Odd behaviour in Google Web Speech API

186 views Asked by At

I'm working with Google's Web Speech API using Google Chrome (55.0.2883.87) and I'm experiencing some very weird behaviour.

When attempting to speak out names, followed by a number (like John 4) it usually just speaks out the name and the number, as it should - but for some names it puts the word chapter between the name and the number, so Daniel 4 becomes Daniel Chapter 4.
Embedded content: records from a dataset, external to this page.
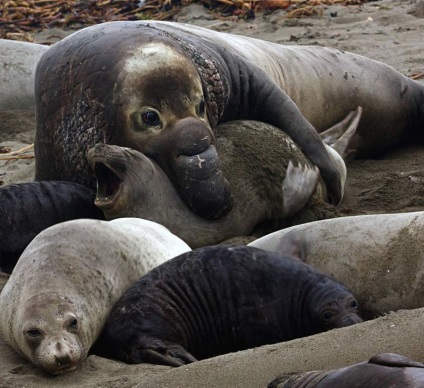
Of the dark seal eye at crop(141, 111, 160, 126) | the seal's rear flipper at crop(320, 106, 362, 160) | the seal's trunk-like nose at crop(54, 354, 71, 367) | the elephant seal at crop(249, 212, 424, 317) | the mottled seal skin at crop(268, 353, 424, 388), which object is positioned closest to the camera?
the mottled seal skin at crop(268, 353, 424, 388)

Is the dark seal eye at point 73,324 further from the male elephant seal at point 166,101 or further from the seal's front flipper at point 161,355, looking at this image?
the male elephant seal at point 166,101

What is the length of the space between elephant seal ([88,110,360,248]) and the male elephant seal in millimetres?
102

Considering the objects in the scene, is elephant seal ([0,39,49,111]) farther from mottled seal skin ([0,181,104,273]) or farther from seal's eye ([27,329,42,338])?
seal's eye ([27,329,42,338])

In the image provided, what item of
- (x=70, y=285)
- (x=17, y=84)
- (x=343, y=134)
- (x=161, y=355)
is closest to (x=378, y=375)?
(x=161, y=355)

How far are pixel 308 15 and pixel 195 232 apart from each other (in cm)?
659

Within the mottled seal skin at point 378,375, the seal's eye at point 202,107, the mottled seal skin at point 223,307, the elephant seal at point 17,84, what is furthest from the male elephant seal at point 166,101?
the mottled seal skin at point 378,375

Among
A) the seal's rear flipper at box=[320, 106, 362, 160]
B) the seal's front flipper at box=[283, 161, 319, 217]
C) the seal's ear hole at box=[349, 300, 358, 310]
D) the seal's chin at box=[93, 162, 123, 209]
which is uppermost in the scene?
the seal's ear hole at box=[349, 300, 358, 310]

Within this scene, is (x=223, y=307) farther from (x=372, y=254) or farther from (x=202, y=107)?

I have picked up some random names and tested them with the following code:

<script>
var names = ['Brian', 'John', 'Mike', 'Julia', 'Daniel', 'Michael', 'David', 'Jason', 'Jack'];

names.forEach(function(name) {
  var msg = new SpeechSynthesisUtterance(name + ' 4');
  window.speechSynthesis.speak(msg);
});
</script>

The msg variable doesn't include the word chapter when logging it with console.log()
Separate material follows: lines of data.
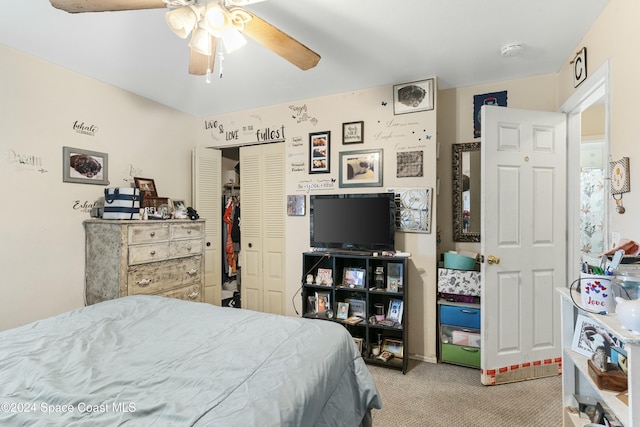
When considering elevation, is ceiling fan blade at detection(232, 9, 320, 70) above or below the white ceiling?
below

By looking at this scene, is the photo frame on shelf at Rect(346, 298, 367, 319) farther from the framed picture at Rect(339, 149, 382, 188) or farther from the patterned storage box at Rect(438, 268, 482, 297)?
the framed picture at Rect(339, 149, 382, 188)

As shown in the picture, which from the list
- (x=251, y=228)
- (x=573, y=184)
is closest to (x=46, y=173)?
(x=251, y=228)

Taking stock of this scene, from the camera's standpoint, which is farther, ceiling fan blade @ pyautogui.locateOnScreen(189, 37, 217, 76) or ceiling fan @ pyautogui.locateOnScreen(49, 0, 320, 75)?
ceiling fan blade @ pyautogui.locateOnScreen(189, 37, 217, 76)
Of these 9 names, the names John and Daniel are spoken with the word chapter between them.

Question

Why does this happen, and which criteria determines which names are affected?

2

There are 2 answers

2
Kaiido On BEST ANSWER

I think that one of your homonyms wrote something in a famous book, and a certain John did too. I would guess that it does the same for Jeremiah or these others.
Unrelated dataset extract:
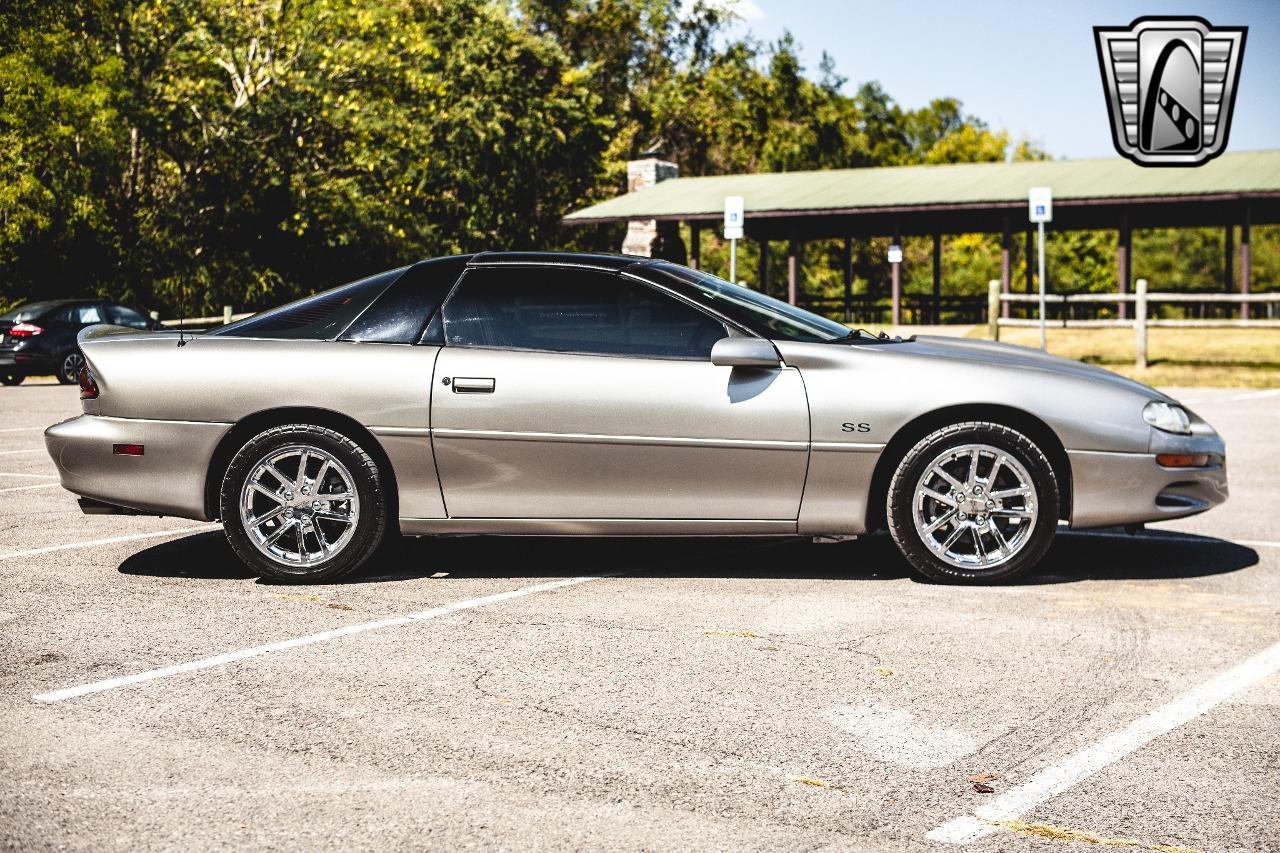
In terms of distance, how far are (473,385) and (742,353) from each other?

But I can't repro neither on my 55.0.2883.95 nor on my 57.0.2954.0 on mac...

Maybe it was a Christmas Easter egg.

so many religious parts in this answer...

0
russa On

I do not think that this is an "Easter Egg":
Generally, speech synthesis engines often try to interpret text fragments in some meaningful way, e.g. reading numbers with punctuation as dates, if that fragment "looks" like a date.

Explanation

With Google, I would guess that they heavily rely on statistics for deciding, if a text fragment should be interpreted one way or the other.

In practice this may fail for specific cases, for several reasons: e.g. if the specific case really is some specialized case; if there is not enough "context" to derive the correct/intended meaning (this may be especially true for very short sentences/fragments); if the (text) corpus for deriving the statistics is not balanced w.r.t. common use...

Suggestion

Depending on the engine, the behavior often can be somewhat controlled, by formatting the input text differently.

E.g. testing your code snippet in Chrome: if you write out the number ("four" instead of 4), or insert a comma after the name (i.e.name + ', 4'), then the speech engine will not insert "chapter" (note that comma also introduces a short pause).